#### GECITEERDE PASSAGE

Na gras is snijmaïs het belangrijkste gewas voor de melkveehouderij. Mais in het rantsoen beperkt de emissies aan ammoniak en methaan in de veehouderij, maar de huidige maisteelt kent ook enkele duurzaamheidsproblemen. Onderzoekers zijn daarom gestart met onderzoek naar meer duurzame teeltsystemen voor snijmais.
Mais
Mais is energierijk voer met relatief veel zetmeel, waardoor het op veel bedrijven de stikstofbenutting verbetert, wat gunstig is voor de ammoniakemissie. Mais in het rantsoen heeft ook een positief effect op de methaanemissie. Verder is de opbrengst per ha hoog en gaat mais efficiënter met water om dan gras.

########
#### AANGELEVERDE GEGEVENS

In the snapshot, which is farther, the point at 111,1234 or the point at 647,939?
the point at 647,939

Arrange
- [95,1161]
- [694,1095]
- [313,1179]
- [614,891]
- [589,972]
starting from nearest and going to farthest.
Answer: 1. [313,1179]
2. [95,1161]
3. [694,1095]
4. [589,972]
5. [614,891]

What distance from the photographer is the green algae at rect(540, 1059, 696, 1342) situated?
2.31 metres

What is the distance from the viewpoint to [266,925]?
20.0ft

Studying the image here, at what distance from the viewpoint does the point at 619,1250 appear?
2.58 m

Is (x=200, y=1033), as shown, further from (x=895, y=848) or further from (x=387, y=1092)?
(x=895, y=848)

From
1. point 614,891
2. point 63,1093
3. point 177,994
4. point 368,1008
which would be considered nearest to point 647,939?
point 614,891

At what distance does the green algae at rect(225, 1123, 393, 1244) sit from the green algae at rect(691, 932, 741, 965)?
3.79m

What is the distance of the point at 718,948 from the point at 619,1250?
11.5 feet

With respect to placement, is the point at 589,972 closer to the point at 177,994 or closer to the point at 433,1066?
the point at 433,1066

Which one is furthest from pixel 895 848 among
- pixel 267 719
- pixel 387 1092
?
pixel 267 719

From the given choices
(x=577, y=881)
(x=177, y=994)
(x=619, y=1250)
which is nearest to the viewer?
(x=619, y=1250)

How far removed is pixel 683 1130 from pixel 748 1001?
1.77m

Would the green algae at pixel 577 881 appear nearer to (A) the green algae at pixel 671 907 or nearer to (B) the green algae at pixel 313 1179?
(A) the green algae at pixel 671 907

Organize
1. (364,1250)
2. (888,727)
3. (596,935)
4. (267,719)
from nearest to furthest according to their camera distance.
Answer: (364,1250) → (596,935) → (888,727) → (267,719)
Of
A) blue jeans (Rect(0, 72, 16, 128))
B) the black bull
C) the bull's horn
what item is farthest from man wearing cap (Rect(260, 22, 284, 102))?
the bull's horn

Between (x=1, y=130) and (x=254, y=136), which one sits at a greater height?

########

PROBLEEMSTELLING: Ga verder met de passage over snijmaïs in de melkveehouderij, direct na de laatste zin. De gegevens komen uit een andere bron dan de passage.

SCHRIFTELIJK ANTWOORD:
Duurzaamheid
De huidige maïsteelt wordt echter ook met verschillende duurzaamheidsproblemen geassocieerd, zoals uit- en afspoeling van nutriënten, een slechte bodemstructuur, lager wordende gehaltes aan organische stof, achteruitgaande bodembiodiversiteit. Om deze problemen de baas te worden, is een stap nodig naar andere, innovatieve teeltsystemen die in veel minder mate de genoemde problemen geven en waardoor de maïssector een substantiële stap op weg naar meer duurzaamheid kan zetten. Door het combineren van verschillende teeltmaatregelen op gebied van bemestingsstrategieën, grondbewerkingsmethoden, gebruik van ondergewassen en onkruidbestrijdingsmethoden, kunnen verschillende meer duurzame teeltsystemen wordt ontwikkeld.
Veldexperiment
In de PPS ‘Ruwvoer en Bodem deel 1’ en het project ‘Grondig boeren met mais’ zijn onder andere kennis en ervaringen opgedaan met verschillende grondbewerkingsmethoden en strategieën met vanggewassen. Onverminderde aandacht voor het op een duurzame wijze telen van mais blijft echter nodig. In dit onderdeel van de PPS zetten onderzoekers een volgende stap in de ontwikkeling van duurzame teeltsystemen met een meerjarig veldexperiment. Hierbij worden kennis en ervaringen uit de hiervoor genoemde projecten benut en eventuele kennisleemtes onderzocht.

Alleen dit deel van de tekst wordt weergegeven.